Here is what I learned after n years of grad school (where n –> infinity):
1. You need not live in a hovel. Buy some real furniture and put some nails in the wall. It will make you feel better.
2. If you hate your roommate, move out. You probably shouldn’t live alone (it is pretty cost-prohibitive in a city like Boston), but you don’t have to live with an asshole who has heart to heart conversations outside your bedroom door at 4 in the morning with some guy who broke up with her 6 years ago.
Notes I wish I wrote to my old roommate
3. When you move, hire movers. Chances are, you don’t have that much stuff, so it shouldn’t cost too much. It will be worth it and your friends will thank you. Use a coupon or something.

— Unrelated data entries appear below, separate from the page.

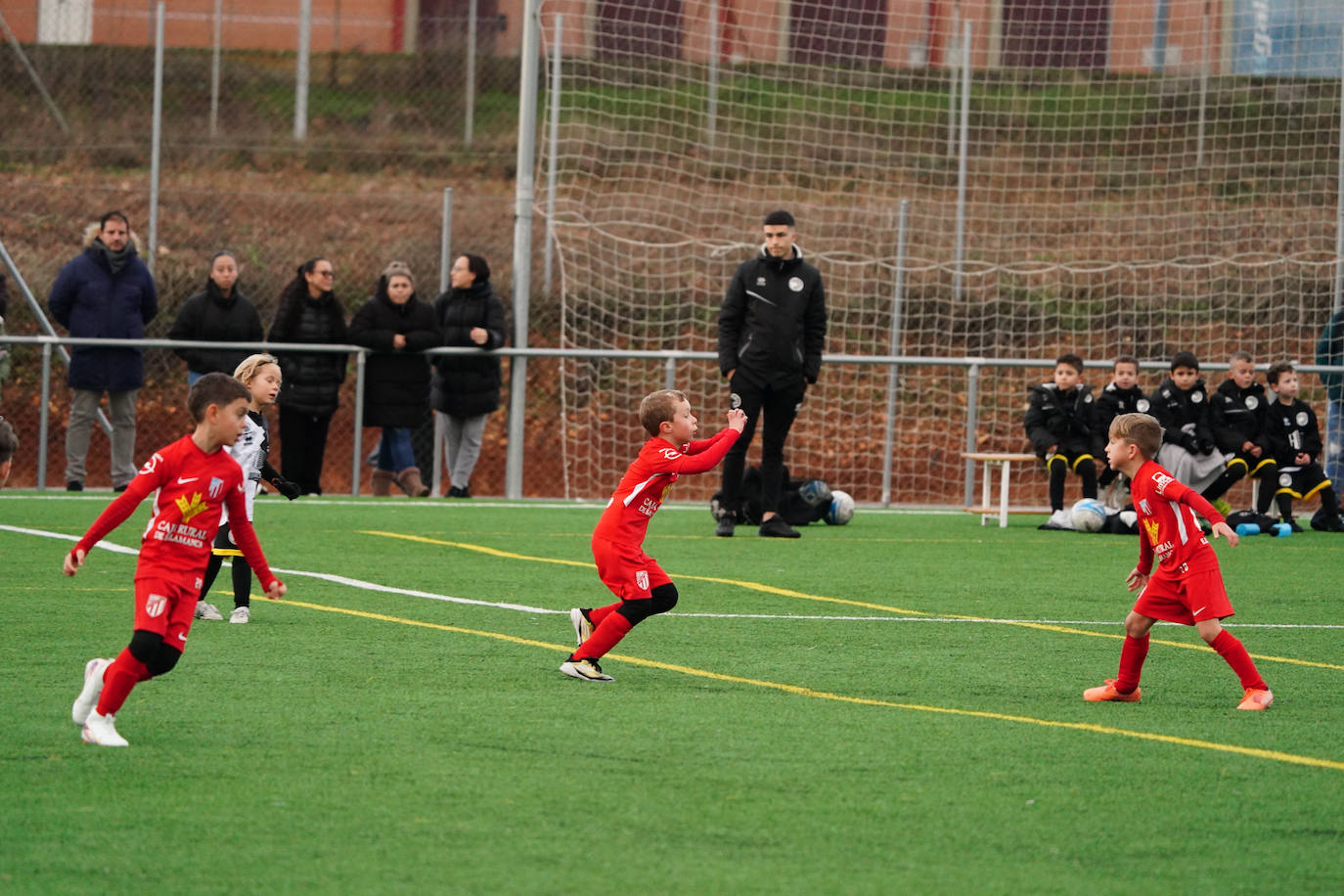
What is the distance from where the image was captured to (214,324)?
14766 millimetres

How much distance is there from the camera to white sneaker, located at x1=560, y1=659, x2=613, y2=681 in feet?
22.0

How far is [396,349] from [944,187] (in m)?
8.84

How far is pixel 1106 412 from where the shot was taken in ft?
46.2

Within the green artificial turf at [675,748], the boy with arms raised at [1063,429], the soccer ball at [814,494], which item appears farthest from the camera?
the boy with arms raised at [1063,429]

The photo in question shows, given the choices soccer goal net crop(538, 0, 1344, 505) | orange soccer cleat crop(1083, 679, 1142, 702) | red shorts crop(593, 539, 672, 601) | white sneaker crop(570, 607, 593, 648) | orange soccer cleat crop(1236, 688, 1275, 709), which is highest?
soccer goal net crop(538, 0, 1344, 505)

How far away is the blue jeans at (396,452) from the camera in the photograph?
1551cm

4. Couponing works. Because I wasn’t teaching or doing paid research assistant work, I made like a pitiful amount of money last year. Way under $30K. But I also went to a few weddings, bought people nice presents, paid for a car that is not falling apart, had a personal trainer, and even went to Paris. I don’t worry about my checking account balance (too much). People will make fun of you for being obsessed with sales, but take solace in the fact that you have savings whereas they are eating ramen.
This is me, give or take a few gold coins
5. Get a hobby. It will distract you from work and give you something besides work to talk about in social situations. Speaking of social situations…
6. Make some friends, but not too many. I know this sounds depressing, but leaving work at 6pm every day because you have plans is distracting. Some of you will disagree with me, which is fine. In my mind, graduate school isn’t a 9 to 5 job and at some point you will need to buckle down. You’re going to have a lot of late nights, but it is temporary.
7. Keep a snuggie in your cubicle. They turn down the heat in the office at night and on weekends. Also, I just really like snuggies. And if someone got me a Forever Lazy for my birthday tomorrow, I wouldn’t complain…
8. Learn how to do stuff for yourself. Get some tools and stop calling your parents to do everything for you. That’s annoying.
9. For the love of God, do not wear sweatpants. The only excuse for wearing sweats is if you are sick or going to the gym. In either case, they shouldn’t be worn to the classroom or office. If you dress business casual or nicer every day, people will think you have your shit together even when you don’t. It’s the “razzle-dazzle” effect and it works wonders.
A Walk On The Charles by Adam O'Day
10. Explore your city. Make some friends who aren’t in grad school. Venture into new neighborhoods. Blogging about Boston made me view the city differently, and I’m glad for it. I’ve had lots of fun interacting with other bloggers and having new adventures. I do not yet know where I will be after May, but I will miss Boston immensely, thunder-snow and all. This city has a lot to offer, and I would have missed out on a lot if I refused to leave Harvard Square.
And that’s all I have to say. This blog has been very fun and very rewarding. Thanks for visiting, so long, and farewell!